As mentioned, hope feeds the soul with a sense of identity which enables the person to live beyond the current situation that individuals find themselves in. As humans, we are complex individuals who are relatedly close, but not a copy of one another. We are created with the idea of a soul or a sense of self that combines our past, present, and the future. This is best understood as a combination of behaviors, religious beliefs, thoughts, feelings, guidelines, cultural belief systems and the like that can structure how we think and behave. This is most especially the case as we contemplate future thoughts, wishes, desires, and behaviors. How our soul is developed will determine in part how we will behave in the future. And for many, our souls have an exceptionally large religious or spiritual component which serves to help guide us through all our days on Earth.
This is especially the case for those of us with a terminal illness whose end can and is predicted in terms of time-based sequences and levels of disease. The longer the time with the disease and its level provides a statistical determination of the average life span. Hence, the role of hope and its foundation in God becomes even more important to the cancer patient as one prepares for life hereafter. Perhaps the final and most significant statement about hope is the question about God being eternal life. As cancer patients and others face the probability of near death, the idea that God is about eternal life gathers increasing importance and meaning. As human beings facing imminent death, the idea of the hereafter takes on ever-increasing importance. And, for those of us raised with a concept of God as part of our intellect and being, at the very essence of hope then is an ever-strong belief that God is responsible for our hopeful belief in our daily existence and in the afterlife.
Hope is indeed a complex issue for all human beings to deal with.
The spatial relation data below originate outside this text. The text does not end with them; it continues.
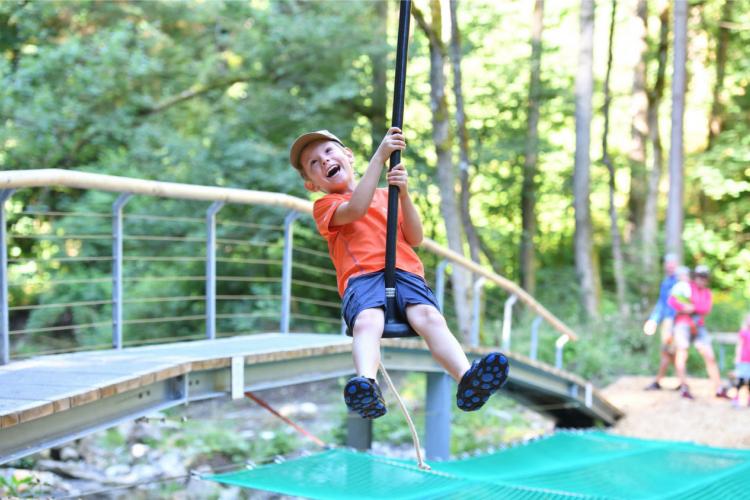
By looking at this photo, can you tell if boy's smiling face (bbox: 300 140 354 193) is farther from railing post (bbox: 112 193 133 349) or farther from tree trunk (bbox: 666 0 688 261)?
tree trunk (bbox: 666 0 688 261)

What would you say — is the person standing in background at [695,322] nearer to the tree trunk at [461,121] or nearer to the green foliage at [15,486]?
the tree trunk at [461,121]

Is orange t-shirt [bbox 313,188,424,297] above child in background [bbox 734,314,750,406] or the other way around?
above

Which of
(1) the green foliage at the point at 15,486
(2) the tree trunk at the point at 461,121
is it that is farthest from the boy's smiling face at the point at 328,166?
→ (2) the tree trunk at the point at 461,121

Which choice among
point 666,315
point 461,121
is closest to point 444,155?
point 461,121

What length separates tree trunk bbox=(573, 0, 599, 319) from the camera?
13.8 meters

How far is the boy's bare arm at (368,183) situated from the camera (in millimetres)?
2818

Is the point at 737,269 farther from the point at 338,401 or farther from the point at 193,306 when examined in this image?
the point at 193,306

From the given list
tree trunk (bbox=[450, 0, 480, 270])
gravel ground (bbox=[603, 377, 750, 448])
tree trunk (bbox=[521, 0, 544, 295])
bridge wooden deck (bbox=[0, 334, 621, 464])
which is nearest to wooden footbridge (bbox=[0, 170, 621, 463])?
bridge wooden deck (bbox=[0, 334, 621, 464])

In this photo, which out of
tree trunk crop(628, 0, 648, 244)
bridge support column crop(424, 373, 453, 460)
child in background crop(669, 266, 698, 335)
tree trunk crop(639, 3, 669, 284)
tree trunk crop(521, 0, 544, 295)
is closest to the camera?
bridge support column crop(424, 373, 453, 460)

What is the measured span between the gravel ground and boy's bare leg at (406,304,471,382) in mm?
5336

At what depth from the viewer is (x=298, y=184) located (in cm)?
1102

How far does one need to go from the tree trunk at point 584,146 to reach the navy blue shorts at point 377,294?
435 inches

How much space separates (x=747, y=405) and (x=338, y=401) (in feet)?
16.6

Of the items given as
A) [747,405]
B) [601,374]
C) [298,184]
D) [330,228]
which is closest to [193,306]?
[298,184]
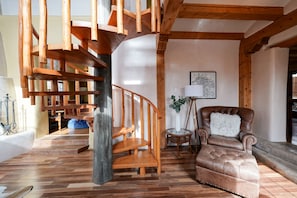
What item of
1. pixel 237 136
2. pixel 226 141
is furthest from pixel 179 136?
pixel 237 136

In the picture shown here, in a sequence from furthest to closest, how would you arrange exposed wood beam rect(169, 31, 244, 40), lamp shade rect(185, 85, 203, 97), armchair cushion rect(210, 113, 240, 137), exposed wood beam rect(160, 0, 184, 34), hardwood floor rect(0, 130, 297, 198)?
exposed wood beam rect(169, 31, 244, 40) → lamp shade rect(185, 85, 203, 97) → armchair cushion rect(210, 113, 240, 137) → hardwood floor rect(0, 130, 297, 198) → exposed wood beam rect(160, 0, 184, 34)

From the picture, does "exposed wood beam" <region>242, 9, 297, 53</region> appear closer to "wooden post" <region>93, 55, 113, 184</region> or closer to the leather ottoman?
the leather ottoman

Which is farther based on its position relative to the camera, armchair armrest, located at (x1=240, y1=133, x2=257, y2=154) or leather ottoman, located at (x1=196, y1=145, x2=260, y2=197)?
armchair armrest, located at (x1=240, y1=133, x2=257, y2=154)

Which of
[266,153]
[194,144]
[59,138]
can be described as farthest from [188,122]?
[59,138]

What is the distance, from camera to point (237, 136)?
3.11 m

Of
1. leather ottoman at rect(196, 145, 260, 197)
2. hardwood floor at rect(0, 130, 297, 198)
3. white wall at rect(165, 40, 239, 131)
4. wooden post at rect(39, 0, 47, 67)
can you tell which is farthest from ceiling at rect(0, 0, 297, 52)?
hardwood floor at rect(0, 130, 297, 198)

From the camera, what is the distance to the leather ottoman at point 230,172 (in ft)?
6.45

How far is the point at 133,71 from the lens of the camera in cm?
368

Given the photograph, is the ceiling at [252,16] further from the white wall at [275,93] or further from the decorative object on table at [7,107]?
the decorative object on table at [7,107]

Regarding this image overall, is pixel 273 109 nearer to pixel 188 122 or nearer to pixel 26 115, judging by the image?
pixel 188 122

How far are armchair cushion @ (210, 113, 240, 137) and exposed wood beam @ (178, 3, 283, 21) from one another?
1.83 meters

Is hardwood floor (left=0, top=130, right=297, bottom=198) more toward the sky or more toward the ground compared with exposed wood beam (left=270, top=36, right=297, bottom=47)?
more toward the ground

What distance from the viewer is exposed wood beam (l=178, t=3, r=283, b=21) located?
106 inches

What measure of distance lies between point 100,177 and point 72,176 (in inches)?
21.8
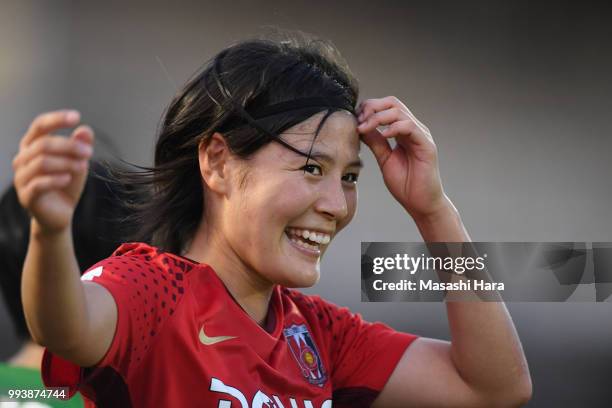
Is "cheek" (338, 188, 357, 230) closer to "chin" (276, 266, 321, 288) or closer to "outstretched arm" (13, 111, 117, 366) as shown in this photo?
"chin" (276, 266, 321, 288)

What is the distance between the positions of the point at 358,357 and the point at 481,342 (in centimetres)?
30

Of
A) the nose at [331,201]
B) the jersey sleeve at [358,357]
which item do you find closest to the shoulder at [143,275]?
the nose at [331,201]

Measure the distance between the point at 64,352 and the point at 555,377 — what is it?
4.27 metres

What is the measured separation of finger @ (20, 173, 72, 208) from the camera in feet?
3.91

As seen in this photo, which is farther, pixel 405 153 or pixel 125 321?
pixel 405 153

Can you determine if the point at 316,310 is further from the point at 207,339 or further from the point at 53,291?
the point at 53,291

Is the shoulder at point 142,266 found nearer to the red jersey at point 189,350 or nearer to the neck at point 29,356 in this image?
the red jersey at point 189,350

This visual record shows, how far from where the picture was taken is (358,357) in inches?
83.5

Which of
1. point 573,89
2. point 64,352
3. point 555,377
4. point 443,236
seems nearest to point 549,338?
point 555,377

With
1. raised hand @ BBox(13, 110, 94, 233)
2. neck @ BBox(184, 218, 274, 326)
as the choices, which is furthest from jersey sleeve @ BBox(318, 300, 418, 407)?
raised hand @ BBox(13, 110, 94, 233)

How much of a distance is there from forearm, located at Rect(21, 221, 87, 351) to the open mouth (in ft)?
1.94

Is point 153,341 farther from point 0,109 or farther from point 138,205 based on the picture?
point 0,109

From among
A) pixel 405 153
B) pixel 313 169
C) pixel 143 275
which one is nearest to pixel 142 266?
pixel 143 275

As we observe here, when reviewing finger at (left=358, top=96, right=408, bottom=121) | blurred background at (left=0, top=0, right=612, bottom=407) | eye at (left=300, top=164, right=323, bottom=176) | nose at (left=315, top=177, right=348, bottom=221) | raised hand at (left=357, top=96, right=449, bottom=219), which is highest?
blurred background at (left=0, top=0, right=612, bottom=407)
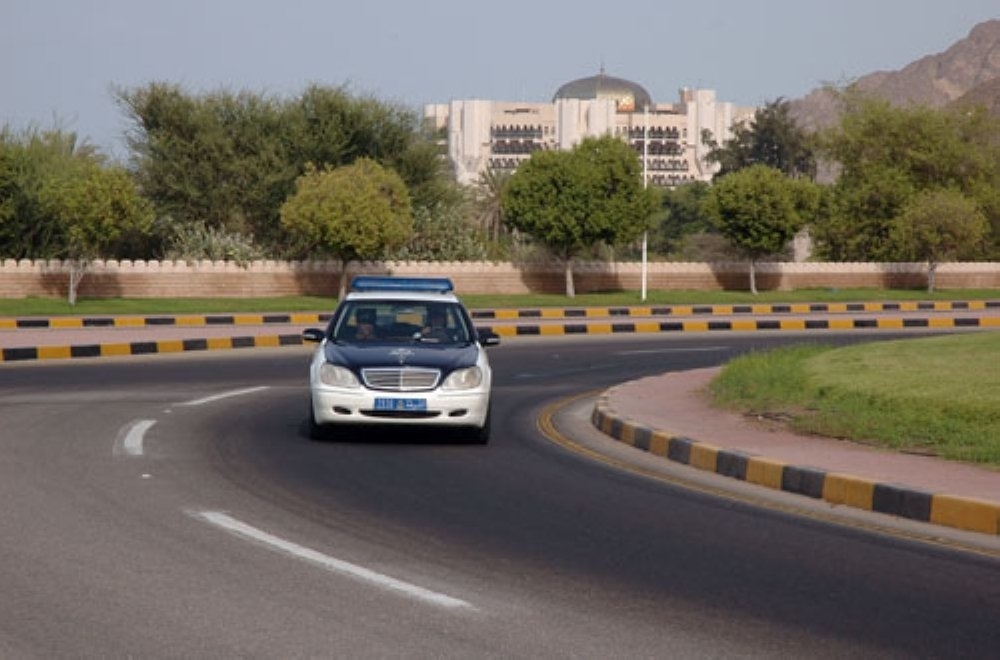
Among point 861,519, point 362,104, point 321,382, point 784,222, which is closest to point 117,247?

While this complexity applies to all human beings, it is particularly relevant to those whose illness or age is such that it is likely to be more imperative. Hope provides a livable statement about quality of life. As an alternative to the idea of hope as a pathway for disease-fighting, hope can provide a set of statements or directions to be followed for the living of a quality life. While the concrete approach determining a sort of mechanistic attitude is a normal human process, hope can be useful for conceptualizing a much broader approach to living. The dimensions of this are endless and usually involve other people, family, friends and perhaps even volunteering yourself to assisting others in need.
Even though cancer patients must follow a structured path of treatment for disease resolution, that path does not preclude additional elements which have a broader appeal and usefulness for the patient. In fact, an attitude of belief that the future may be pre-determined because of the disease, adding other dimensions like hope to one’s living can strengthen one’s approach and add richness to their quality living.
To this end then, hope is a gift and becomes the essence of a quality of life issue for us. We surround ourselves with the idea that hope is a gift, and one which has been nurtured by ourselves over time and often nurtured by other people in our lives. We have been taught or otherwise learned that the idea of hope provides one of the principle ways to achieve happiness in life even within the context of catastrophic disease. As we move through our own individual stages of development, hope is a human quality that enables us to create opportunities for positivity and peace of heart.